## [EXTRACTED TEXT]
>>>>>

Thank you Shimmie for this.  My mother tells me all the time that my cousins only tease us because they're unhappy with what they have and wish they could go back and do things differently.  I don't let their words create doubt in myself.  It just gets me down sometimes that people you love actually want to hurt you and despite the number times we've asked them to stop they continue anyway.  But, with God's help I've turned the ignore button on and while my ears may still hear their words, my heart will not feel it anymore.


----------



## Reminiscing (Oct 21, 2009)

hairlove said:


> Have you also tried to forgive the other person for the harsh words?  One thing I have learned from various sermons and reading is that someone gives you harsh words because of how they are feeling. They want you to feel the same pain that they are feeling.  Their pain typically has nothing to do with you - you were just the outlet.  I think the forgiveness part is important (or at least the recognition) because if you don't, you'll carry around the same pain and give it to someone else.  I call it poison.




HairLove - Yes, I have forgiven them but I guess what I haven't succeeded at yet is forgetting.  Thankfully though through all of this I am not a bitter person at all.  I refuse to talk badly about my ex-boyfriend because I feel that holding on to the anger is me allowing him to still have control over my emotions.  I don't talk badly about my cousins either.  I look out for them so much that it makes their words to me hurt even more.  But I'm taking some distance from them now.  It's time for me to look out for me.

<<<<<

## [SHORT EXERCISE 1]
Using the forum thread about coping with hurtful words, say whether each statement agrees with it: (a) The person writing the last post speaks badly of the cousins. (b) hairlove calls the pain carried around without forgiveness "poison." (c) The person writing the last post has forgiven but not yet managed to forget. Answer yes or no for each and quote the words that settle it.
## [SHORT EXERCISE 2]
Carry the forum thread about coping with hurtful words further, picking up right after its final sentence.
You won't need the rows for any of this.

Items from a data source:
>>>>>

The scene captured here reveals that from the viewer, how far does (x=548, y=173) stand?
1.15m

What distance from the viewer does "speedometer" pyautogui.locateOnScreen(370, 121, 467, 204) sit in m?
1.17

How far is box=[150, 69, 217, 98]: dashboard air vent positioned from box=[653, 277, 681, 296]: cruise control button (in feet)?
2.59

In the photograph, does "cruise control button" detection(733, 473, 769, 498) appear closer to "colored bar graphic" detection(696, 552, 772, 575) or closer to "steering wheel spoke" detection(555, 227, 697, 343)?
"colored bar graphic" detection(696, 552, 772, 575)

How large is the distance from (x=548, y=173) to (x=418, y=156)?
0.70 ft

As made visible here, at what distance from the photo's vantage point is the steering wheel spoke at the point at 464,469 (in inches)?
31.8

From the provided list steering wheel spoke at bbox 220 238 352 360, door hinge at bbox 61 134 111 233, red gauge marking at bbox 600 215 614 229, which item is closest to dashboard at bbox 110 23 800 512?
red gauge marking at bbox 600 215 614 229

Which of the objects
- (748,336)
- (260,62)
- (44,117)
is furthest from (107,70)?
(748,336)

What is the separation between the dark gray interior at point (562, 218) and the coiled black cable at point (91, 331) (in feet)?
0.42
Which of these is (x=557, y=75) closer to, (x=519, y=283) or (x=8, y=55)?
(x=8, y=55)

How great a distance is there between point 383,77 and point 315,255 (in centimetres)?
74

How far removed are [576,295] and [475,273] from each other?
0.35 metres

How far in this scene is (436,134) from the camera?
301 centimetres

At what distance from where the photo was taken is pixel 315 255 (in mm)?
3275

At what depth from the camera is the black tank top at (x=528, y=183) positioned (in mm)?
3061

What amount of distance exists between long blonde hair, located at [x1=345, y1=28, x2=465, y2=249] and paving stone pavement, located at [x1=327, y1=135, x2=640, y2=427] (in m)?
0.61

<<<<<

## [ANSWER 1]
(a) No: "I don't talk badly about my cousins either."
(b) Yes: "I call it poison."
(c) Yes: "Yes, I have forgiven them but I guess what I haven't succeeded at yet is forgetting."

## [ANSWER 2]
And to all the ladies on here who have posted about being hurt, thanks so much for sharing your stories.  It's sad to know that there's so many broken hearts in this world but there's also something comforting in knowing that we're not in this alone.   One thing to hold on to is that we all must be doing something right because if everything we're doing was wrong then the devil wouldn't be attacking us so hard.  It's know it's hard to believe sometimes but there is a purpose for this pain.  I pray that we all find peace and comfort soon and that God's purpose and plan will be revealed.


----------



## preciouzone (Oct 21, 2009)

Thanks for sharing what you are going through. 

The truth is Hurt People, Hurt People. And I am speaking from
personal experience as well. I've been hurt by others words and
actions and have been on the opposite end of hurting people with
my words and actions. I didn't realize how hurt I was at the time,
the bitterness, the resentment, etc. It was easy for me to find 
another person that was tolerant and that I felt was easy to "pick on". 

That was the work of the enemy. I allowed those roots to be deeply
rooted within me and it grew and grew until God revealed these things
to me.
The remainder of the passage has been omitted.